## Short problem
Output only the lines that run from the line holding "Of the listed items" to the end of the data below, including both ends, without any pictures.

(Stored items from a collection)
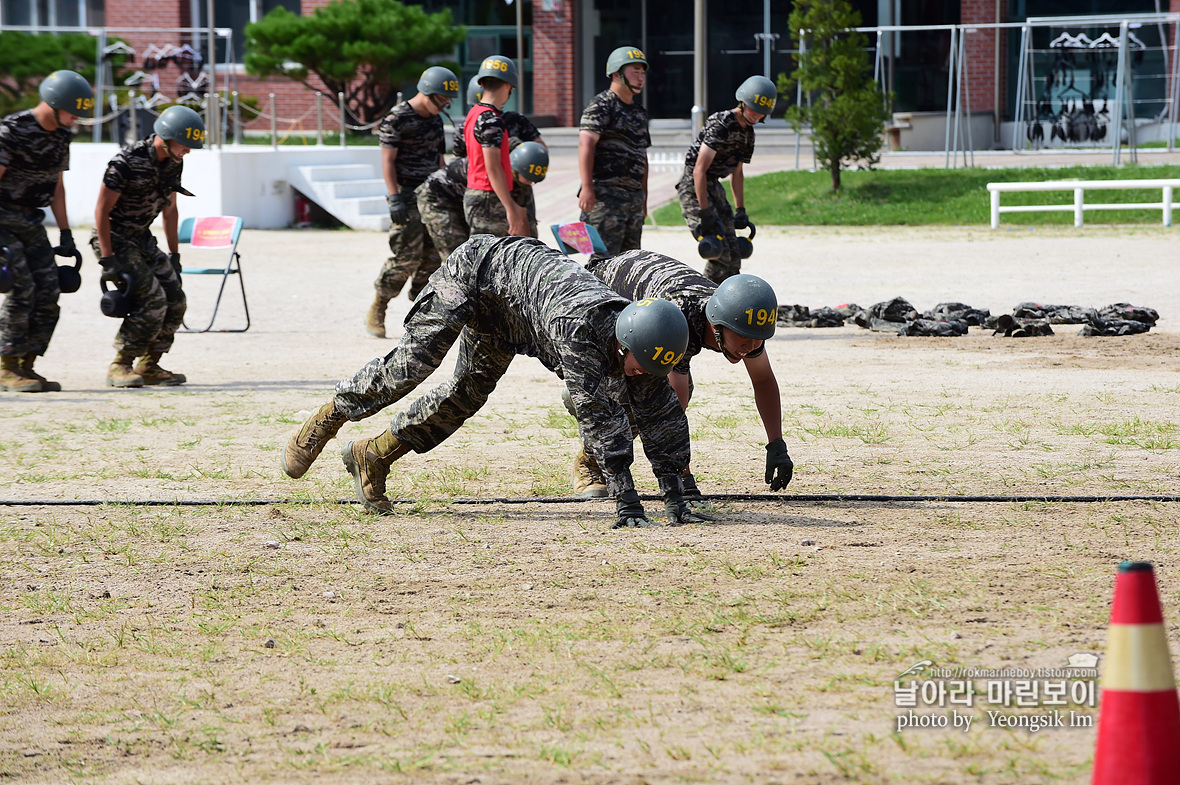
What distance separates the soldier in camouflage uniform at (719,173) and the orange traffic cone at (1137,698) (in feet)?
26.7

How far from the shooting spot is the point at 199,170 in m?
23.5

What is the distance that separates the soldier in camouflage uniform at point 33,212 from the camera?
9.55m

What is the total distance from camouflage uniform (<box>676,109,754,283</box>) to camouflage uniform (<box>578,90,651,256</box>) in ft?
1.78

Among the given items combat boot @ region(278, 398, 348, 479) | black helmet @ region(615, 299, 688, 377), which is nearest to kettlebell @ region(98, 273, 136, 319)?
combat boot @ region(278, 398, 348, 479)

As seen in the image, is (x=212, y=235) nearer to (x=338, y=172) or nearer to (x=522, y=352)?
(x=522, y=352)

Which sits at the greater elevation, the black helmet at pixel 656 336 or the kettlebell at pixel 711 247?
the kettlebell at pixel 711 247

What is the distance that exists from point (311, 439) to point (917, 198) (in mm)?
18273

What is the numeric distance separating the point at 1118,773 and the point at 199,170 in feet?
73.0

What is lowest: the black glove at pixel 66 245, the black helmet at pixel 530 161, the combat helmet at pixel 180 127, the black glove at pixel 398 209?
the black glove at pixel 66 245

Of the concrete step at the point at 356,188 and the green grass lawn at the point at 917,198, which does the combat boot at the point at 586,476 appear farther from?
the concrete step at the point at 356,188

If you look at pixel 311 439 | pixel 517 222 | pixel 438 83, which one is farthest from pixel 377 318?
pixel 311 439

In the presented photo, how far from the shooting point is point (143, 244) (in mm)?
9992

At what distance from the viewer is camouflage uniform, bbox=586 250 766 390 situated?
5910 mm

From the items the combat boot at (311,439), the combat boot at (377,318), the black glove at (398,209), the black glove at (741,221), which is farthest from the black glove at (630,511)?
the combat boot at (377,318)
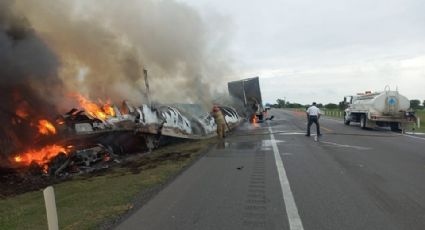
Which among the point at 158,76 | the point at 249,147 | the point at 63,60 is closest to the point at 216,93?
the point at 158,76

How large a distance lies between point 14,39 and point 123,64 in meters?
A: 5.13

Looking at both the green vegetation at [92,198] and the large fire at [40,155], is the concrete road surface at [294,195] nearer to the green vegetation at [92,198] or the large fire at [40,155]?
the green vegetation at [92,198]

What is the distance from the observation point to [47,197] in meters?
3.62

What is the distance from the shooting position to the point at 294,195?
6.23m

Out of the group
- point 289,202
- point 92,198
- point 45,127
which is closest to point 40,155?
point 45,127

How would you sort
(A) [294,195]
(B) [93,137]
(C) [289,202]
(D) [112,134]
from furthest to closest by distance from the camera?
1. (D) [112,134]
2. (B) [93,137]
3. (A) [294,195]
4. (C) [289,202]

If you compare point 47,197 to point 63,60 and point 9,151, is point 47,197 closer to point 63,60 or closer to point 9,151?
point 9,151

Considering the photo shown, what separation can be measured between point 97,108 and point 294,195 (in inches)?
296

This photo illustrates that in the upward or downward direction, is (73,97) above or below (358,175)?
above

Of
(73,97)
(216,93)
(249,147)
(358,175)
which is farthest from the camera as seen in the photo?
(216,93)

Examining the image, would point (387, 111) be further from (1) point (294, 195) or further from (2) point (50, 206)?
(2) point (50, 206)

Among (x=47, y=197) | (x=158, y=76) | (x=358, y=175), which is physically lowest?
(x=358, y=175)

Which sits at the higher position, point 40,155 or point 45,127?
point 45,127

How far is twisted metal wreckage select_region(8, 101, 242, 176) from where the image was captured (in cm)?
1030
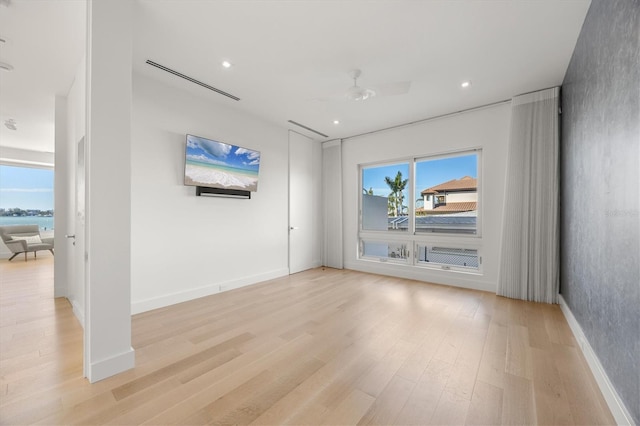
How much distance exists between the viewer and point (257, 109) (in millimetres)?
4348

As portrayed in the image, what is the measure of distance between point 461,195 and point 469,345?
2913 mm

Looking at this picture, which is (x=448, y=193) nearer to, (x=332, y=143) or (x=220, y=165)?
(x=332, y=143)

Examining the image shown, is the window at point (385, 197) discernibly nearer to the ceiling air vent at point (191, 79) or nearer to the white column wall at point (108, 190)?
the ceiling air vent at point (191, 79)

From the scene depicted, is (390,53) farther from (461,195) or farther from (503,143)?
(461,195)

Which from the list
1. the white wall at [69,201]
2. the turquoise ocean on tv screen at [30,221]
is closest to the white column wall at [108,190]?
the white wall at [69,201]

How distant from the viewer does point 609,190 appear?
1.82 metres

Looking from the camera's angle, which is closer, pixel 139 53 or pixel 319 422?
pixel 319 422

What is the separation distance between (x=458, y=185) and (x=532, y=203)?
1180 millimetres

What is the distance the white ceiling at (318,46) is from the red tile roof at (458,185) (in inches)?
50.5

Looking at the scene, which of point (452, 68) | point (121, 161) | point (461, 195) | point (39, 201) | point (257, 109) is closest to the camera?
point (121, 161)

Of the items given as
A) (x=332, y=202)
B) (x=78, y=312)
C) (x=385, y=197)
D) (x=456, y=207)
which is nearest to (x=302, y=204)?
(x=332, y=202)

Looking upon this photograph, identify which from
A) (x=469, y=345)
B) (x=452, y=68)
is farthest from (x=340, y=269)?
(x=452, y=68)

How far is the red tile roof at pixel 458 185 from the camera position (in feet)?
14.9

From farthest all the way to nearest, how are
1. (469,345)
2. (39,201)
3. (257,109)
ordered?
(39,201)
(257,109)
(469,345)
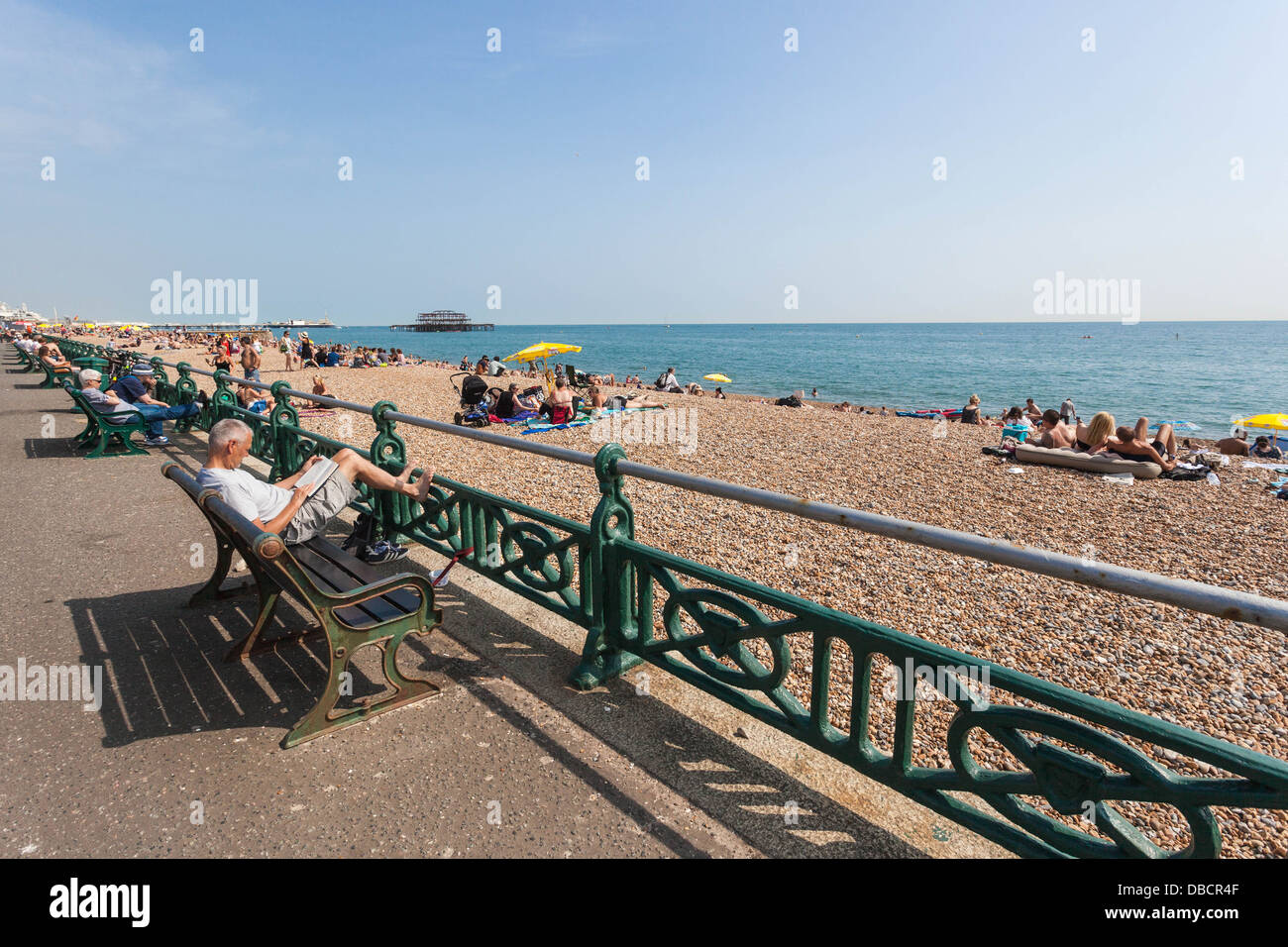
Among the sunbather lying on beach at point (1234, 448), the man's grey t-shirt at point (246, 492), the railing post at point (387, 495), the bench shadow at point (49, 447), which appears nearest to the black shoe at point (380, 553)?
the railing post at point (387, 495)

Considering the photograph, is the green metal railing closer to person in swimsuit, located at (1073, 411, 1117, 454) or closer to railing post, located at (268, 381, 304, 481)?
railing post, located at (268, 381, 304, 481)

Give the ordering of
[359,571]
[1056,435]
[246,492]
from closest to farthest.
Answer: [359,571]
[246,492]
[1056,435]

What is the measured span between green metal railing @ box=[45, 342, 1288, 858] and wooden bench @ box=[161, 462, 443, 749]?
0.71 meters

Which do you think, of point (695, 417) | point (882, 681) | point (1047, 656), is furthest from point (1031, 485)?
point (695, 417)

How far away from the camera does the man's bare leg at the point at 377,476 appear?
4203 mm

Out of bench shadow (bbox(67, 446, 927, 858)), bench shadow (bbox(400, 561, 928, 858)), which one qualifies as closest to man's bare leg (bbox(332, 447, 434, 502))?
bench shadow (bbox(67, 446, 927, 858))

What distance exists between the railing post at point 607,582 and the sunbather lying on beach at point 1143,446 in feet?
35.4

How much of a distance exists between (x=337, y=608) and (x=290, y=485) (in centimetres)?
173

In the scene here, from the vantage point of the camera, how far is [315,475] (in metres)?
4.07

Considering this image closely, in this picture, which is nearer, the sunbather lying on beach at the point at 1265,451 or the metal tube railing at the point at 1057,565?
the metal tube railing at the point at 1057,565

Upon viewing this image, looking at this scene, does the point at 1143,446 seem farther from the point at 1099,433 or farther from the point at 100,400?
the point at 100,400

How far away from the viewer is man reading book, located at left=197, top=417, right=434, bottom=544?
11.8 ft

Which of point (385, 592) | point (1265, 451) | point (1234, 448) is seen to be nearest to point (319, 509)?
point (385, 592)

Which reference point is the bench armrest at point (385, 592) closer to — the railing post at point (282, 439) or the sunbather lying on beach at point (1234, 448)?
the railing post at point (282, 439)
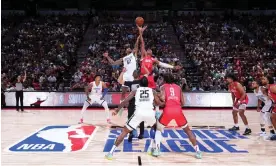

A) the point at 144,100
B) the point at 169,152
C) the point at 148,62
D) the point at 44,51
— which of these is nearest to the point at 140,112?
the point at 144,100

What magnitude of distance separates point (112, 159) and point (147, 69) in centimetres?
266

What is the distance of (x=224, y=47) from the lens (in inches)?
916

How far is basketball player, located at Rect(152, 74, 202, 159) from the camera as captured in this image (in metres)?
6.43

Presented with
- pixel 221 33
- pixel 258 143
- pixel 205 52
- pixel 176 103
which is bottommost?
pixel 258 143

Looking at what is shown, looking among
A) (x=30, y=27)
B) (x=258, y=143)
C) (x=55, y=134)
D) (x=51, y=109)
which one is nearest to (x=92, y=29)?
(x=30, y=27)

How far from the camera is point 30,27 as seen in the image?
26969 millimetres

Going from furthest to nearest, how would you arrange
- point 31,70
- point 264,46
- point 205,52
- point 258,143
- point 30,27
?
point 30,27 < point 264,46 < point 205,52 < point 31,70 < point 258,143

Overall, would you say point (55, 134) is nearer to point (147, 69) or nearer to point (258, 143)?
point (147, 69)

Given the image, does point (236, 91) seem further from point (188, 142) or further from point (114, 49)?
point (114, 49)

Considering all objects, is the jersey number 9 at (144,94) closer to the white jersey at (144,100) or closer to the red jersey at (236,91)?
the white jersey at (144,100)

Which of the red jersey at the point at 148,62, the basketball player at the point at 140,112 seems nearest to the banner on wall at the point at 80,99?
the red jersey at the point at 148,62

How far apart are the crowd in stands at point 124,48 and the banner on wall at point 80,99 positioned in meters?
0.51

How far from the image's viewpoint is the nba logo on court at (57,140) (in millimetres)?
7395

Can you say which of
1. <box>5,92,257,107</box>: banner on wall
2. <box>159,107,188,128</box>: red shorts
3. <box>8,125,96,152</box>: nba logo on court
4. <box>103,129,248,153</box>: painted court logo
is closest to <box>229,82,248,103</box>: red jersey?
<box>103,129,248,153</box>: painted court logo
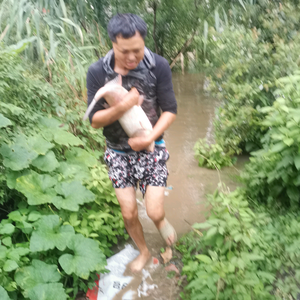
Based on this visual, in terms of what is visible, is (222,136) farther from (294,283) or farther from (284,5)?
(294,283)

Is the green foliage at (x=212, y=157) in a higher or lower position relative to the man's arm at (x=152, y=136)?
lower

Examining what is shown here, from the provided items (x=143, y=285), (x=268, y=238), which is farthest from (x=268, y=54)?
(x=143, y=285)

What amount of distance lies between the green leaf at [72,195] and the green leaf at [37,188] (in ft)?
0.17

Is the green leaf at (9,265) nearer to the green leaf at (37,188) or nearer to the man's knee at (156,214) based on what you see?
the green leaf at (37,188)

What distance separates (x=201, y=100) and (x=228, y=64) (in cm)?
232

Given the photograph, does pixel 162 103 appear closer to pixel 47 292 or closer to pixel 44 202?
pixel 44 202

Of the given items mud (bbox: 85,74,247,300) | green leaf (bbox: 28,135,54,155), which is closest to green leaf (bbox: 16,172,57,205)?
green leaf (bbox: 28,135,54,155)

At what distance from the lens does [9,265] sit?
60.5 inches

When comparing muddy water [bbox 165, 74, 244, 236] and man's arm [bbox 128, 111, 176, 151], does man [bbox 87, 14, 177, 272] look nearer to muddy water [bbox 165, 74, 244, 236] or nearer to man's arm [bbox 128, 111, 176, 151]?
man's arm [bbox 128, 111, 176, 151]

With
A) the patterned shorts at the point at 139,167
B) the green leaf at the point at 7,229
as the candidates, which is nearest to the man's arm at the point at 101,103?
the patterned shorts at the point at 139,167

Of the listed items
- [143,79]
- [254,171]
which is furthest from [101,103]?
[254,171]

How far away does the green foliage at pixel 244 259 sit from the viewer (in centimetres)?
154

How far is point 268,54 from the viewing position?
2.99 m

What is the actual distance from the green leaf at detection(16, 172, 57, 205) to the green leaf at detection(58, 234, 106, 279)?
383mm
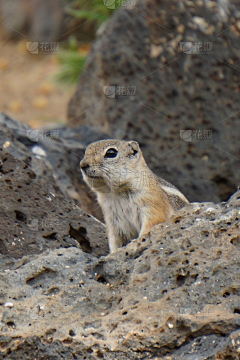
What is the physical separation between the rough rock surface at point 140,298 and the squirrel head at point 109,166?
1084 mm

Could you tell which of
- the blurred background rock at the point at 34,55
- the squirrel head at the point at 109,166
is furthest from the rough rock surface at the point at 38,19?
the squirrel head at the point at 109,166

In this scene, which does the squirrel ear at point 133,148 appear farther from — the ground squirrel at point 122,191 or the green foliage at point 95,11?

## Written response
Of the listed items
- [143,79]
- [254,171]
which is furthest from [101,103]?
[254,171]

How far away does the green foliage at pixel 244 259 sit from the viewer (in centimetres)?
154

How far is point 268,54 from the viewing position?
2.99 m

What is the actual distance from the green leaf at detection(16, 172, 57, 205) to the green leaf at detection(58, 234, 106, 279)?
383mm
What is the physical separation between the rough rock surface at point 140,298 and the squirrel head at point 109,166?
1084 mm

Could you tell which of
- the blurred background rock at the point at 34,55
- the squirrel head at the point at 109,166
is furthest from the rough rock surface at the point at 38,19?
the squirrel head at the point at 109,166

In this scene, which does the squirrel ear at point 133,148 appear farther from — the ground squirrel at point 122,191 or the green foliage at point 95,11?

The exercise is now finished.